Nearly a third of Welsh consumers polled in a survey say they will be eating fewer processed meat products in the future, following the horse-meat contamination scandal.
Fallout from the horse-meat scandal that has affected most of Europe in recent months continues, with a multinational probe into food traceability affecting at least a dozen nations.
This week, the City of Edinburgh Council in Scotland confirmed the discovery of horse meat in beef mince supplied to a school kitchen. The same batch of mince went to six schools in all, the council said.
Beaufort Research, which conducted the poll in Wales, said the horse-meat scandal seemed to have had only a limited impact on Welsh consumers’ eating habits.

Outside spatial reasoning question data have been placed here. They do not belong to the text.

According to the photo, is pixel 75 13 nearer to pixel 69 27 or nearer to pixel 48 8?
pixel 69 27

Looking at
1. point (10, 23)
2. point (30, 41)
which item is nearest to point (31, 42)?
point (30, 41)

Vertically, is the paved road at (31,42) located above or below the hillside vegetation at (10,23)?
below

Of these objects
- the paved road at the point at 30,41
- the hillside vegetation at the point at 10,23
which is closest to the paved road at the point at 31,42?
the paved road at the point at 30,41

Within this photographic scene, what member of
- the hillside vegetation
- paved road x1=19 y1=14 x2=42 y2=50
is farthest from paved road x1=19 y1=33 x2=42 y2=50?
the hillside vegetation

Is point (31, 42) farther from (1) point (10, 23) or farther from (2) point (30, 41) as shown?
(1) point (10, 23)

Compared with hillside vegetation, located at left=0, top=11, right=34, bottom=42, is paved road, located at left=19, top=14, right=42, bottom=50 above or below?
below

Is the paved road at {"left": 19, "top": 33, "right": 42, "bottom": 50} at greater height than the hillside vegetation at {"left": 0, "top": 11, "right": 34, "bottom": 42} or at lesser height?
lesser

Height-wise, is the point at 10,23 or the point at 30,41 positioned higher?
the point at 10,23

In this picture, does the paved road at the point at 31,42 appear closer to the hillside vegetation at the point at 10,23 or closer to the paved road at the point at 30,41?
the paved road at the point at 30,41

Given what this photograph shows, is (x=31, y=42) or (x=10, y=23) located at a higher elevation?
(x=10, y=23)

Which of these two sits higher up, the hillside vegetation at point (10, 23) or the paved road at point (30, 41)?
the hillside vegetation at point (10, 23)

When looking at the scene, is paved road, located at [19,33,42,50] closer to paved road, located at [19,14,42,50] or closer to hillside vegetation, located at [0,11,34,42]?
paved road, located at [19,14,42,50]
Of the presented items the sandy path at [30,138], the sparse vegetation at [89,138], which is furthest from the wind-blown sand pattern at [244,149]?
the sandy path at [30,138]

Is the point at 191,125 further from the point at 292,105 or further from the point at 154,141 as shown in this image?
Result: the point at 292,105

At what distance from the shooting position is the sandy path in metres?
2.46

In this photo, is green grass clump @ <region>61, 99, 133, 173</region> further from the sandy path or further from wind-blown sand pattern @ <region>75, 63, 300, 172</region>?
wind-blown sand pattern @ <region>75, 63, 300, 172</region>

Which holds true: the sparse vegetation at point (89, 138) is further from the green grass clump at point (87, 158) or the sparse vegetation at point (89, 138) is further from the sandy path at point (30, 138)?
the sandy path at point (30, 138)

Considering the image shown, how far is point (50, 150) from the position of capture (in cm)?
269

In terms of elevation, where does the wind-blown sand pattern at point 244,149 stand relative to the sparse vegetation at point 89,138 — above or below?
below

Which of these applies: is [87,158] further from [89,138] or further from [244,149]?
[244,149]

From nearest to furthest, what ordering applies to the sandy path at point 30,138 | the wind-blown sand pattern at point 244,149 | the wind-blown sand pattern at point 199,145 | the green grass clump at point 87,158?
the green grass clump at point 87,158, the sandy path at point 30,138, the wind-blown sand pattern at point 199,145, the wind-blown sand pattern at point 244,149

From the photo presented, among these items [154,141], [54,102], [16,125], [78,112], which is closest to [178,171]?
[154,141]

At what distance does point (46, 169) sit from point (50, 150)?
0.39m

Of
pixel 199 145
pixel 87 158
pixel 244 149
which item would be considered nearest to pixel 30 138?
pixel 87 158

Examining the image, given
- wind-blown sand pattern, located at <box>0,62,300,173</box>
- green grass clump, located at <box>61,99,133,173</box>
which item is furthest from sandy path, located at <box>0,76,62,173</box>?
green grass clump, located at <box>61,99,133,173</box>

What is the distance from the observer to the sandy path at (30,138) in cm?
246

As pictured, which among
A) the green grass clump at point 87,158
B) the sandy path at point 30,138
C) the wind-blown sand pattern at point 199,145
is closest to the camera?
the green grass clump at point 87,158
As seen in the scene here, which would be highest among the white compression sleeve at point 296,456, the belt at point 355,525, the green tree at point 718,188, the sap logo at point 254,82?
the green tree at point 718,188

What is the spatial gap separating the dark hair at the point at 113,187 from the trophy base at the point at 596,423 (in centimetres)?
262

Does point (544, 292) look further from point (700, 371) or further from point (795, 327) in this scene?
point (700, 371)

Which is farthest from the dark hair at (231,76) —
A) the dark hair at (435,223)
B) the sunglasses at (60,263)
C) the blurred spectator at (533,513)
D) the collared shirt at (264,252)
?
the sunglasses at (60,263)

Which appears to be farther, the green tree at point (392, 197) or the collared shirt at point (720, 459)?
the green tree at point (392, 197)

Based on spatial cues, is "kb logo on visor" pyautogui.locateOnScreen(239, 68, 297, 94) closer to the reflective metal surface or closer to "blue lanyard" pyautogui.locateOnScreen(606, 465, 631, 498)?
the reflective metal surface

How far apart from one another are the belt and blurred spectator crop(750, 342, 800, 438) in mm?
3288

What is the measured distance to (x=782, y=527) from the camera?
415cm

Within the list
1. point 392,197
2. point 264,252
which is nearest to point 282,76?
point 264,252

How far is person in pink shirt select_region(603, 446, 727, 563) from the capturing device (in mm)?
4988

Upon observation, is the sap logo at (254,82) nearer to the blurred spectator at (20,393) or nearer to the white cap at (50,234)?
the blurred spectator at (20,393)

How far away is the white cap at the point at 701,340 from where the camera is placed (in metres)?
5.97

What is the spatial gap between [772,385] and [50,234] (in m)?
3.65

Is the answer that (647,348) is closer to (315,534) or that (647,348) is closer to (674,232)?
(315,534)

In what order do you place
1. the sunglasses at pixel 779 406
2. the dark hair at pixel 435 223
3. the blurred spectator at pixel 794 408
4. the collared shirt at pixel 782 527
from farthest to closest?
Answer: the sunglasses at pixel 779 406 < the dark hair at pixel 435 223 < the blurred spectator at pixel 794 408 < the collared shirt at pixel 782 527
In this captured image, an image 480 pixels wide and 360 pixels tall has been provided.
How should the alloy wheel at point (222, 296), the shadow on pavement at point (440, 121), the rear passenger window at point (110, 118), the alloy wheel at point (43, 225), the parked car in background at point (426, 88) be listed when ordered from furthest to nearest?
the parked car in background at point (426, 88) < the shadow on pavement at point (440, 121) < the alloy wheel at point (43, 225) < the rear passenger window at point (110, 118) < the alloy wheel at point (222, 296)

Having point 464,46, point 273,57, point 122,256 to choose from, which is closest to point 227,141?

Although 32 per cent of the Welsh adults surveyed said that the news about horsemeat being found in some foods meant they will be eating fewer processed meat products in future, the majority – 61 per cent – intended to eat about the same amount.
A small number, 3 per cent, said they now intend to eat more processed meat products in future.
In the pollster’s latest omnibus survey in Wales, 1012 adults aged 16 and over were asked: “To what extent, if at all, will the recent news about horse meat being found in some processed meat products such as burgers and ready meals change your eating habits?”
While women were more likely to say they would be less likely to eat processed meat products in future (38 per cent) compared to men (27 per cent), the majority of both sexes were on the whole unaffected by the horse-meat revelations, with 67 per cent of men and 55 per cent of women intending to each the same amount of processed meat.
Consumers in the largely rural areas of Mid-West Wales (Ceredigion, Powys, Carmarthenshire, Pembrokeshire) were more adversely affected by the horse-meat scandal – two in five (41 per cent) reported that they would now be eating fewer processed meat products.
In North Wales, (Anglesey, Conwy, Flintshire, Gwynedd and Wrexham), West South Wales (Swansea, Neath & Port Talbot and Bridgend) and the Valleys (Rhondda Cynon Taf, Merthyr Tydfil, Caerphilly, Blaenau Gwent), around a quarter reported that they would be eating less processed meat (North 29 per cent; West South 27 per cent; Valleys 26 per cent). In Cardiff and SE Wales (Cardiff, Vale of Glamorgan, Torfaen, Monmouthshire, Newport), just over a third (37 per cent) said they would now be eating fewer processed meat products.
Interestingly, intended eating habits did not change according to socioeconomic grade.
Also, having children in the household did not influence intended eating habits; again, around three in five Welsh consumers with children (62 per cent) and without children (60 per cent) said they would be eating the same amount of processed meat products in future.
The survey was conducted across Wales between March 1 and March 15.